Replies are listed 'Best First'.
Re: Perl array performance puzzle
by dave_the_m (Monsignor) on Jul 30, 2004 at 16:13 UTC
    It is just noise. Or rather, stuff like the effects of cache alignment etc. Try swapping a1 and a2 round in the benchmark calls and you'll find you get a whole new set numbers, with no obvious correlation of one array consistenly being faster than the other.

    Dave.

    D'oh!
    by fizbin (Chaplain) on Jul 30, 2004 at 16:22 UTC
      Mea culpa.

      You're right - it is just noise, though I don't get different numbers from swapping things around in the code. I do however get very different numbers based on what other programs are open at the same time on my laptop. Before, I had just been running the same program in a loop with the laptop otherwise idle.

      -- @/=map{[/./g]}qw/.h_nJ Xapou cets krht ele_ r_ra/; map{y/X_/\n /;print}map{pop@$_}@/for@/
Re: Perl array performance puzzle
by BrowserUk (Patriarch) on Jul 30, 2004 at 16:29 UTC

    And if swapping the ordering of the tests doesn't convince you, then try constructing both arrays using the same method.

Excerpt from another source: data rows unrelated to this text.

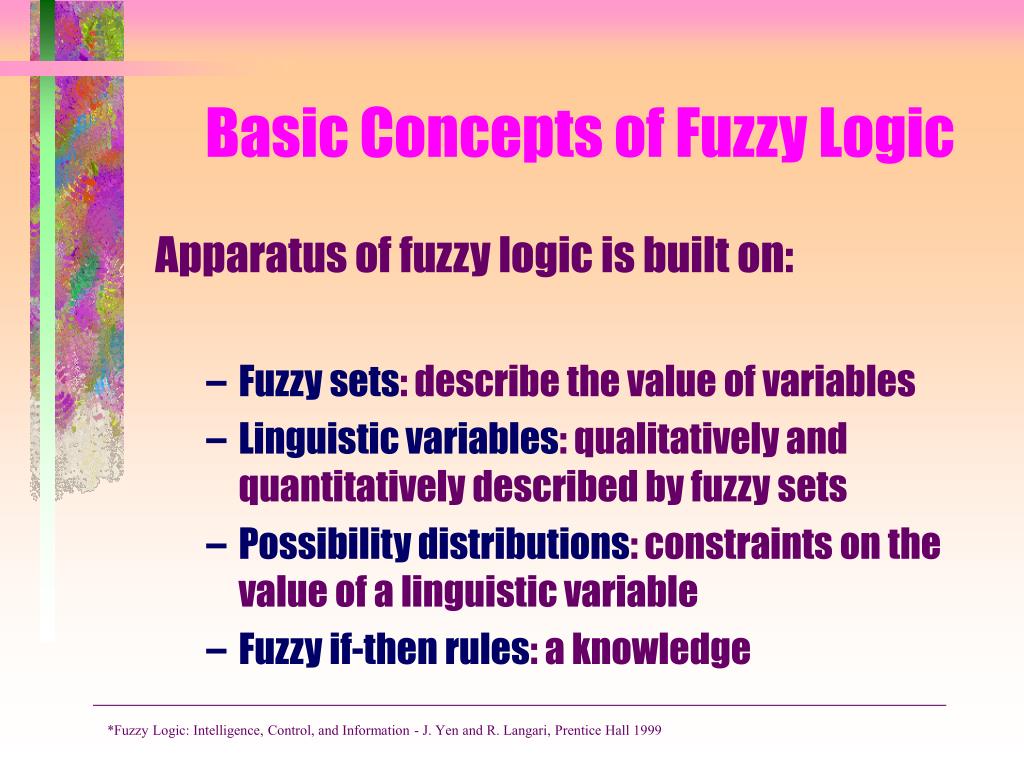 Basic Concepts of Fuzzy Logic

Apparatus of fuzzy logic is built on:

– Fuzzy sets: describe the value of variables
– Linguistic variables: qualitatively and quantitatively described by fuzzy sets
– Possibility distributions: constraints on the value of a linguistic variable
– Fuzzy if-then rules: a knowledge

*Fuzzy Logic: Intelligence, Control, and Information - J. Yen and R. Langari, Prentice Hall 1999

    You'll find that the benchmark shows a difference even when they are both constructed the same way.

    It's worth bearing in mind that given the huge numbers of iterations being performed, even the largest (12%) difference shown, represents a difference of 0.000,000,014 of a second which hardly makes it a "large difference".


    Examine what is said, not who speaks.
    "Efficiency is intelligent laziness." -David Dunham
    "Think for yourself!" - Abigail
    "Memory, processor, disk in that order on the hardware side. Algorithm, algoritm, algorithm on the code side." - tachyon
Re: Perl array performance puzzle
by waswas-fng (Curate) on Jul 30, 2004 at 16:24 UTC
    Map will preallocate memory required for the array in a larger chunk than pushing into an array. It depends on how much real memory is assigned and allocated on your system and how fragmented it is. What does pre sizing the array for both map and push type builds do to your benchmark?

    @a1= (); @a2= (); $#a1 = 1000000; $#a2 = 1000000;


    -Waswas

      I would expect that to only change the time it takes to build the array, not to access an element.

      ----
      send money to your kernel via the boot loader.. This and more wisdom available from Markov Hardburn.